▶ Written exercise 1: According to the abstract on downscaling flows in the water-food-energy nexus, what leads to resource use of water and land similar to 2010 with much lower greenhouse gas emissions? Answer in one to three sentences.
▶ Written exercise 2: In the abstract on downscaling flows in the water-food-energy nexus, by how much is water consumption projected to rise by 2050 under the reference scenario?
▶ Written exercise 3: Carry on the abstract on downscaling flows in the water-food-energy nexus from its final sentence.

▶ Document section:
"""

EGU General Assembly 2020
© Author(s) 2020. This work is distributed under
the Creative Commons Attribution 4.0 License.

Downscaling flows in the water-food-energy Nexus

Stefan C. Dekker1, Maria J. Santos2, Hanneke Van 'tVeen2, and Detlef P. van Vuuren1,3
Stefan C. Dekker et al.
  • 1Utrecht University, Environmental Sciences, Copernicus Institute of Sustainable Development, Utrecht, The Netherlands
  • 2University Research Priority Program in Global Change and Biodiversity and Department of Geography, University of Zurich, Zurich, Switzerland
  • 3PBL Netherlands Environmental Assessment Agency, The Hague, the Netherlands

The variabilities in both time and space of the flows between the components of the water-food-energy are dependent on many driving factors. In this study we use global scenarios from the Integrated Assessment Model IMAGE to analyse future changes in flows in the water, food and energy nexus. With Sankey diagrams we show how flows between energy and food production will likely increase by 60% and water consumption by 20% in 2050 by using a reference scenario. The inclusion of climate action policies, combined with dietary changes, increased yield efficiency and food waste reduction leads to similar resources uses of water and land, and much lower greenhouse gas emissions compared to 2010.

"""

▶ Data excerpt:
"""

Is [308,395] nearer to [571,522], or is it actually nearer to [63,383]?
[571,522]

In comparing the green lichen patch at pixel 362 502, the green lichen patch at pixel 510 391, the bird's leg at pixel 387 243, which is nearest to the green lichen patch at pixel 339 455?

"""

▶ Expected answer 1: The abstract credits climate action policies combined with dietary changes, increased yield efficiency, and food waste reduction. Together these measures keep water and land use similar to 2010 levels while cutting greenhouse gas emissions sharply.

▶ Expected answer 2: By 20%.

▶ Expected answer 3:
We found that based on data, spatial scales are an important but complicating factor in nexus analysis. This is because different resources have their own physical and spatial scale characteristics within the nexus. To examine the effect of scaling on future nexus development, we analyse how local decisions and local resource availability of the use of biomass as energy source impacts other resources. Biomass use potentially impacts forest systems and might compete with land for food and water resources within the nexus. The use of biomass and more specifically charcoal will likely further increase mainly due to urbanization in developing countries. We have examined how different shared socio economic pathway (SSP) scenarios result in (i) future demand for biomass for energy and compare those to measured (with remote sensing) and modelled net primary productivity values of forested systems, (ii) estimate the amount of land needed for biomass production that might compete with food production, and (iii) estimate the water amount needed to produce biomass to meet the different biomass demands. We found that current productivity of non-protected forests is globally higher than the demand, but regionally it closely meets the demand for tropical areas in Central America and Africa. This while tropical areas in South America and Indonesia show decreasing biomass demands for energy for the SSP1-SSP3 scenarios. From this analysis we clearly see differences at regional scales in the competition between the resources land and water are found. 

We conclude that a nexus framework analysis which estimates flows between the different components across scales is fundamental to understand system sustainability. Such approach benefits from combining global scenarios of Integrated Assessment models with local conditions to understand the sustainability in the nexus in time and space.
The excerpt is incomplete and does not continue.